**What the task asks:**
Write out each line of the records below that contains the word "wall".

**Available records:**
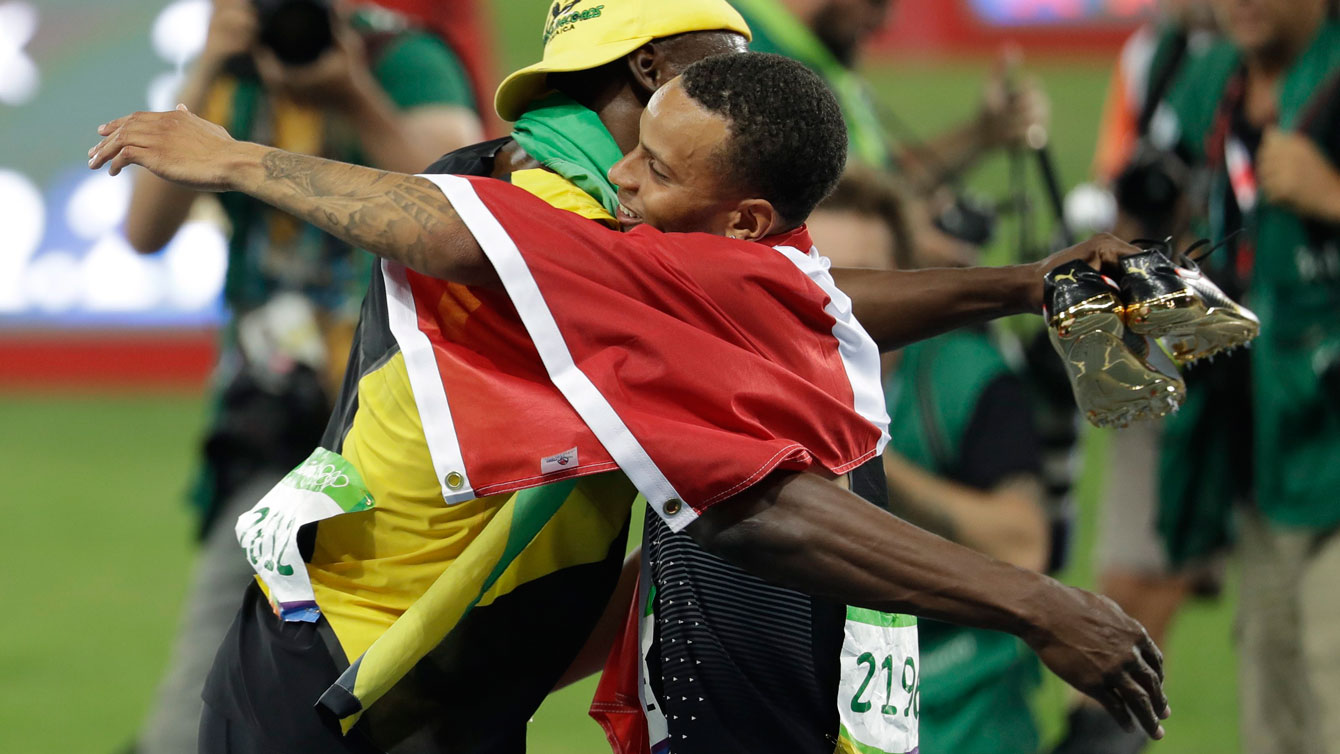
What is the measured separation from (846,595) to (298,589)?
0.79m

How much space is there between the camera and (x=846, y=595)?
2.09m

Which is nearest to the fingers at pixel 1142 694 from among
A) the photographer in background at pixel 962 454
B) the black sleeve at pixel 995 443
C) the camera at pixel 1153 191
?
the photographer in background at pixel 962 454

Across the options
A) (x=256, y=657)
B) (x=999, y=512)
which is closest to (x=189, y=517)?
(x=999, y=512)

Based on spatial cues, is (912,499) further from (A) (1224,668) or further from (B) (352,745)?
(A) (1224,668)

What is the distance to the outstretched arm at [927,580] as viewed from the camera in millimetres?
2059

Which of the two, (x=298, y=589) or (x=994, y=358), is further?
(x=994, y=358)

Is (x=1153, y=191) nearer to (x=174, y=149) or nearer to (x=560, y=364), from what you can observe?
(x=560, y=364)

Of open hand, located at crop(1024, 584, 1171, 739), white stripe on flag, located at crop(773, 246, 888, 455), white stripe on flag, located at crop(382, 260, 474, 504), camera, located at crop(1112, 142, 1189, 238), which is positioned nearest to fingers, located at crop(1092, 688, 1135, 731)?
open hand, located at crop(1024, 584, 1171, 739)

==

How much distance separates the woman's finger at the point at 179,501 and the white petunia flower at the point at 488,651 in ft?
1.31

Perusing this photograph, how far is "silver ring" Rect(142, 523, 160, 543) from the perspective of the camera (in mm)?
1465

==

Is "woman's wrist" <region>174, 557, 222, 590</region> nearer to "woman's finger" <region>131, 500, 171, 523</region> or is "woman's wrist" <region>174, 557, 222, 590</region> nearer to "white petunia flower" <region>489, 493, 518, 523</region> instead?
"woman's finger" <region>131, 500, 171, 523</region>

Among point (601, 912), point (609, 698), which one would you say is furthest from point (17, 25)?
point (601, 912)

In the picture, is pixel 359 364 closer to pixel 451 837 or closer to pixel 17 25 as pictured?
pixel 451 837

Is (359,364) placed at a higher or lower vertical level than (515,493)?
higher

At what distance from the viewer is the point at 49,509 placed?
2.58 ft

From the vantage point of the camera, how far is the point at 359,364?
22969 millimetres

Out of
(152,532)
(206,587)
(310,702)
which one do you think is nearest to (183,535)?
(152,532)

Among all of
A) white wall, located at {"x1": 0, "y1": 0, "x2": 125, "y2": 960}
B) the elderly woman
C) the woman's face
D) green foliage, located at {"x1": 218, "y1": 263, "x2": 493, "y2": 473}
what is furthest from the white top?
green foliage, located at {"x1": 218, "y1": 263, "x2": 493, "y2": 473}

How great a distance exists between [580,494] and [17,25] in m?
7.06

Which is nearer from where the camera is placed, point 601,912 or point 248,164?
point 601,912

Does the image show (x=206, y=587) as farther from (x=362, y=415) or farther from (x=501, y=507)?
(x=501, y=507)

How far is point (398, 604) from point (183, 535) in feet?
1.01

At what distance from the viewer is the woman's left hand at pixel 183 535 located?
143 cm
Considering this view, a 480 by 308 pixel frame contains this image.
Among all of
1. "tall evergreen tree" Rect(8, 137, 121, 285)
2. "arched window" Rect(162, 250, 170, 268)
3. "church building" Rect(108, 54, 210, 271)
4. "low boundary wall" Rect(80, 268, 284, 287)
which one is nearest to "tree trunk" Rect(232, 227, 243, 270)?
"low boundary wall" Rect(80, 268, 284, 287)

**Solution for this problem:**
A) white wall, located at {"x1": 0, "y1": 0, "x2": 125, "y2": 960}
4. "low boundary wall" Rect(80, 268, 284, 287)
"low boundary wall" Rect(80, 268, 284, 287)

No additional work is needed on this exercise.